Oh my goodness, WHAT? You mean you can actually see evidence of humanity? Cellulite is a perfectly normal condition that happens to both men and women, though women tend to experience it more often. Although these dimply fat deposits occur in an estimated 90 percent of women, society's inflexible standards of beauty consider it undesirable, and as a result, we unconsciously learn to look for it in other people. Even if it's done unconsciously, trying to "improve" someone's appearance by pointing out things like cellulite just perpetuates impossible beauty ideals. Besides, it's totally rude.

4. "Those really aren't the right glasses for your face shape."

Any time someone tries to tell you to wear the "right" styles, run far away, because — spoiler alert! — there are no correct styles in the first place.
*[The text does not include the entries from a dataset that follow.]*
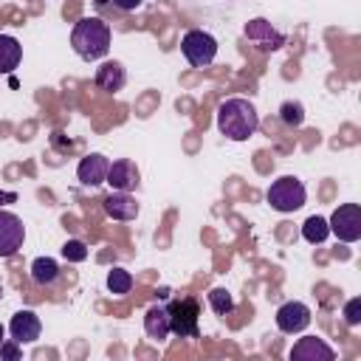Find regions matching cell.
I'll use <instances>...</instances> for the list:
<instances>
[{
	"instance_id": "obj_1",
	"label": "cell",
	"mask_w": 361,
	"mask_h": 361,
	"mask_svg": "<svg viewBox=\"0 0 361 361\" xmlns=\"http://www.w3.org/2000/svg\"><path fill=\"white\" fill-rule=\"evenodd\" d=\"M259 127V116H257V107L243 99V96H234V99H226L220 102L217 107V130L228 138V141H248Z\"/></svg>"
},
{
	"instance_id": "obj_2",
	"label": "cell",
	"mask_w": 361,
	"mask_h": 361,
	"mask_svg": "<svg viewBox=\"0 0 361 361\" xmlns=\"http://www.w3.org/2000/svg\"><path fill=\"white\" fill-rule=\"evenodd\" d=\"M71 45L82 59L96 62L110 51V25L99 17H82L71 31Z\"/></svg>"
},
{
	"instance_id": "obj_3",
	"label": "cell",
	"mask_w": 361,
	"mask_h": 361,
	"mask_svg": "<svg viewBox=\"0 0 361 361\" xmlns=\"http://www.w3.org/2000/svg\"><path fill=\"white\" fill-rule=\"evenodd\" d=\"M169 313V333L178 338H197V322H200V302L195 296H183L166 305Z\"/></svg>"
},
{
	"instance_id": "obj_4",
	"label": "cell",
	"mask_w": 361,
	"mask_h": 361,
	"mask_svg": "<svg viewBox=\"0 0 361 361\" xmlns=\"http://www.w3.org/2000/svg\"><path fill=\"white\" fill-rule=\"evenodd\" d=\"M305 200H307L305 183H302L299 178H293V175H285V178L274 180L271 189H268V203H271V209H276V212H282V214L302 209Z\"/></svg>"
},
{
	"instance_id": "obj_5",
	"label": "cell",
	"mask_w": 361,
	"mask_h": 361,
	"mask_svg": "<svg viewBox=\"0 0 361 361\" xmlns=\"http://www.w3.org/2000/svg\"><path fill=\"white\" fill-rule=\"evenodd\" d=\"M180 51H183V56H186V62L192 68H206L217 56V39L203 28H192V31L183 34Z\"/></svg>"
},
{
	"instance_id": "obj_6",
	"label": "cell",
	"mask_w": 361,
	"mask_h": 361,
	"mask_svg": "<svg viewBox=\"0 0 361 361\" xmlns=\"http://www.w3.org/2000/svg\"><path fill=\"white\" fill-rule=\"evenodd\" d=\"M330 234H336L341 243H355L361 240V206L358 203H341L333 217L327 220Z\"/></svg>"
},
{
	"instance_id": "obj_7",
	"label": "cell",
	"mask_w": 361,
	"mask_h": 361,
	"mask_svg": "<svg viewBox=\"0 0 361 361\" xmlns=\"http://www.w3.org/2000/svg\"><path fill=\"white\" fill-rule=\"evenodd\" d=\"M243 34H245V39H251L259 51H276V48H282V45H285V34H282V31H276V28H274L268 20H262V17H257V20L245 23Z\"/></svg>"
},
{
	"instance_id": "obj_8",
	"label": "cell",
	"mask_w": 361,
	"mask_h": 361,
	"mask_svg": "<svg viewBox=\"0 0 361 361\" xmlns=\"http://www.w3.org/2000/svg\"><path fill=\"white\" fill-rule=\"evenodd\" d=\"M25 240V226L17 214L0 212V257H11L23 248Z\"/></svg>"
},
{
	"instance_id": "obj_9",
	"label": "cell",
	"mask_w": 361,
	"mask_h": 361,
	"mask_svg": "<svg viewBox=\"0 0 361 361\" xmlns=\"http://www.w3.org/2000/svg\"><path fill=\"white\" fill-rule=\"evenodd\" d=\"M310 324V307L305 302H285L276 310V327L282 333H302Z\"/></svg>"
},
{
	"instance_id": "obj_10",
	"label": "cell",
	"mask_w": 361,
	"mask_h": 361,
	"mask_svg": "<svg viewBox=\"0 0 361 361\" xmlns=\"http://www.w3.org/2000/svg\"><path fill=\"white\" fill-rule=\"evenodd\" d=\"M288 358L290 361H333L336 358V350L330 344H324L322 338H316V336H305V338H299L290 347Z\"/></svg>"
},
{
	"instance_id": "obj_11",
	"label": "cell",
	"mask_w": 361,
	"mask_h": 361,
	"mask_svg": "<svg viewBox=\"0 0 361 361\" xmlns=\"http://www.w3.org/2000/svg\"><path fill=\"white\" fill-rule=\"evenodd\" d=\"M8 333H11V338L20 341V344H34V341L39 338V333H42V322H39V316H37L34 310H17V313L11 316Z\"/></svg>"
},
{
	"instance_id": "obj_12",
	"label": "cell",
	"mask_w": 361,
	"mask_h": 361,
	"mask_svg": "<svg viewBox=\"0 0 361 361\" xmlns=\"http://www.w3.org/2000/svg\"><path fill=\"white\" fill-rule=\"evenodd\" d=\"M104 183L113 186V192H130L138 186V166L130 158H118L107 166V178Z\"/></svg>"
},
{
	"instance_id": "obj_13",
	"label": "cell",
	"mask_w": 361,
	"mask_h": 361,
	"mask_svg": "<svg viewBox=\"0 0 361 361\" xmlns=\"http://www.w3.org/2000/svg\"><path fill=\"white\" fill-rule=\"evenodd\" d=\"M107 166H110V161H107L102 152H90V155H85V158L79 161L76 175H79V180H82V186H99V183H104V178H107Z\"/></svg>"
},
{
	"instance_id": "obj_14",
	"label": "cell",
	"mask_w": 361,
	"mask_h": 361,
	"mask_svg": "<svg viewBox=\"0 0 361 361\" xmlns=\"http://www.w3.org/2000/svg\"><path fill=\"white\" fill-rule=\"evenodd\" d=\"M93 82H96V87L104 90V93H118V90L124 87V82H127V71H124L121 62L110 59V62H102V65L96 68Z\"/></svg>"
},
{
	"instance_id": "obj_15",
	"label": "cell",
	"mask_w": 361,
	"mask_h": 361,
	"mask_svg": "<svg viewBox=\"0 0 361 361\" xmlns=\"http://www.w3.org/2000/svg\"><path fill=\"white\" fill-rule=\"evenodd\" d=\"M102 203H104V214L113 220H135L138 214V203L135 197H130V192H110Z\"/></svg>"
},
{
	"instance_id": "obj_16",
	"label": "cell",
	"mask_w": 361,
	"mask_h": 361,
	"mask_svg": "<svg viewBox=\"0 0 361 361\" xmlns=\"http://www.w3.org/2000/svg\"><path fill=\"white\" fill-rule=\"evenodd\" d=\"M144 330H147L149 338L166 341V336H169V313H166V307L152 305V307L144 313Z\"/></svg>"
},
{
	"instance_id": "obj_17",
	"label": "cell",
	"mask_w": 361,
	"mask_h": 361,
	"mask_svg": "<svg viewBox=\"0 0 361 361\" xmlns=\"http://www.w3.org/2000/svg\"><path fill=\"white\" fill-rule=\"evenodd\" d=\"M23 59V45L11 34H0V73H11Z\"/></svg>"
},
{
	"instance_id": "obj_18",
	"label": "cell",
	"mask_w": 361,
	"mask_h": 361,
	"mask_svg": "<svg viewBox=\"0 0 361 361\" xmlns=\"http://www.w3.org/2000/svg\"><path fill=\"white\" fill-rule=\"evenodd\" d=\"M59 265H56V259H51V257H37L34 262H31V279L37 282V285H42V288H48V285H54L56 279H59Z\"/></svg>"
},
{
	"instance_id": "obj_19",
	"label": "cell",
	"mask_w": 361,
	"mask_h": 361,
	"mask_svg": "<svg viewBox=\"0 0 361 361\" xmlns=\"http://www.w3.org/2000/svg\"><path fill=\"white\" fill-rule=\"evenodd\" d=\"M327 234H330V226H327V220L324 217H319V214H310L305 223H302V237L307 240V243H324L327 240Z\"/></svg>"
},
{
	"instance_id": "obj_20",
	"label": "cell",
	"mask_w": 361,
	"mask_h": 361,
	"mask_svg": "<svg viewBox=\"0 0 361 361\" xmlns=\"http://www.w3.org/2000/svg\"><path fill=\"white\" fill-rule=\"evenodd\" d=\"M107 288H110V293H116V296L130 293V288H133V276H130V271H124V268H113V271L107 274Z\"/></svg>"
},
{
	"instance_id": "obj_21",
	"label": "cell",
	"mask_w": 361,
	"mask_h": 361,
	"mask_svg": "<svg viewBox=\"0 0 361 361\" xmlns=\"http://www.w3.org/2000/svg\"><path fill=\"white\" fill-rule=\"evenodd\" d=\"M209 305H212V310H214L217 316H228V313L234 310V299H231V293H228L226 288L209 290Z\"/></svg>"
},
{
	"instance_id": "obj_22",
	"label": "cell",
	"mask_w": 361,
	"mask_h": 361,
	"mask_svg": "<svg viewBox=\"0 0 361 361\" xmlns=\"http://www.w3.org/2000/svg\"><path fill=\"white\" fill-rule=\"evenodd\" d=\"M279 118H282V124H288V127H302V121H305V107H302V102H282Z\"/></svg>"
},
{
	"instance_id": "obj_23",
	"label": "cell",
	"mask_w": 361,
	"mask_h": 361,
	"mask_svg": "<svg viewBox=\"0 0 361 361\" xmlns=\"http://www.w3.org/2000/svg\"><path fill=\"white\" fill-rule=\"evenodd\" d=\"M62 257H65L68 262H85V259H87V245H85L82 240H68V243L62 245Z\"/></svg>"
},
{
	"instance_id": "obj_24",
	"label": "cell",
	"mask_w": 361,
	"mask_h": 361,
	"mask_svg": "<svg viewBox=\"0 0 361 361\" xmlns=\"http://www.w3.org/2000/svg\"><path fill=\"white\" fill-rule=\"evenodd\" d=\"M344 322H347L350 327H355V324L361 322V299H358V296L344 305Z\"/></svg>"
},
{
	"instance_id": "obj_25",
	"label": "cell",
	"mask_w": 361,
	"mask_h": 361,
	"mask_svg": "<svg viewBox=\"0 0 361 361\" xmlns=\"http://www.w3.org/2000/svg\"><path fill=\"white\" fill-rule=\"evenodd\" d=\"M20 347H23V344L14 341V338H11V341H0V355H3L6 361H17V358H20Z\"/></svg>"
},
{
	"instance_id": "obj_26",
	"label": "cell",
	"mask_w": 361,
	"mask_h": 361,
	"mask_svg": "<svg viewBox=\"0 0 361 361\" xmlns=\"http://www.w3.org/2000/svg\"><path fill=\"white\" fill-rule=\"evenodd\" d=\"M141 3H144V0H113V6L121 8V11H135Z\"/></svg>"
},
{
	"instance_id": "obj_27",
	"label": "cell",
	"mask_w": 361,
	"mask_h": 361,
	"mask_svg": "<svg viewBox=\"0 0 361 361\" xmlns=\"http://www.w3.org/2000/svg\"><path fill=\"white\" fill-rule=\"evenodd\" d=\"M14 200H17L14 192H0V206H3V203H14Z\"/></svg>"
},
{
	"instance_id": "obj_28",
	"label": "cell",
	"mask_w": 361,
	"mask_h": 361,
	"mask_svg": "<svg viewBox=\"0 0 361 361\" xmlns=\"http://www.w3.org/2000/svg\"><path fill=\"white\" fill-rule=\"evenodd\" d=\"M3 333H6V330H3V324H0V341H3Z\"/></svg>"
},
{
	"instance_id": "obj_29",
	"label": "cell",
	"mask_w": 361,
	"mask_h": 361,
	"mask_svg": "<svg viewBox=\"0 0 361 361\" xmlns=\"http://www.w3.org/2000/svg\"><path fill=\"white\" fill-rule=\"evenodd\" d=\"M0 299H3V288H0Z\"/></svg>"
}]
</instances>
Fashion is about the person wearing the clothes, not some arbitrary style dictated by the whims of society, and if you want to wear something, go for it. If someone tries to make you feel bad about yourself for your sense of fashion, they're probably not worth hanging around in the first place.

5. "You'd look so much taller/prettier/slimmer if you wore the right clothes."

Clothes shouldn't be about "fixing" your body to emulate whatever ideal is en vogue at the time. For one thing, those standards are completely subjective, and for another, our unique attributes are what make us interesting. So I don't know about you, but I'll happily wear capris when I feel like it — yes, I'm aware that they make me look short. This just in: It's because I am short. Isn't it weird how that works?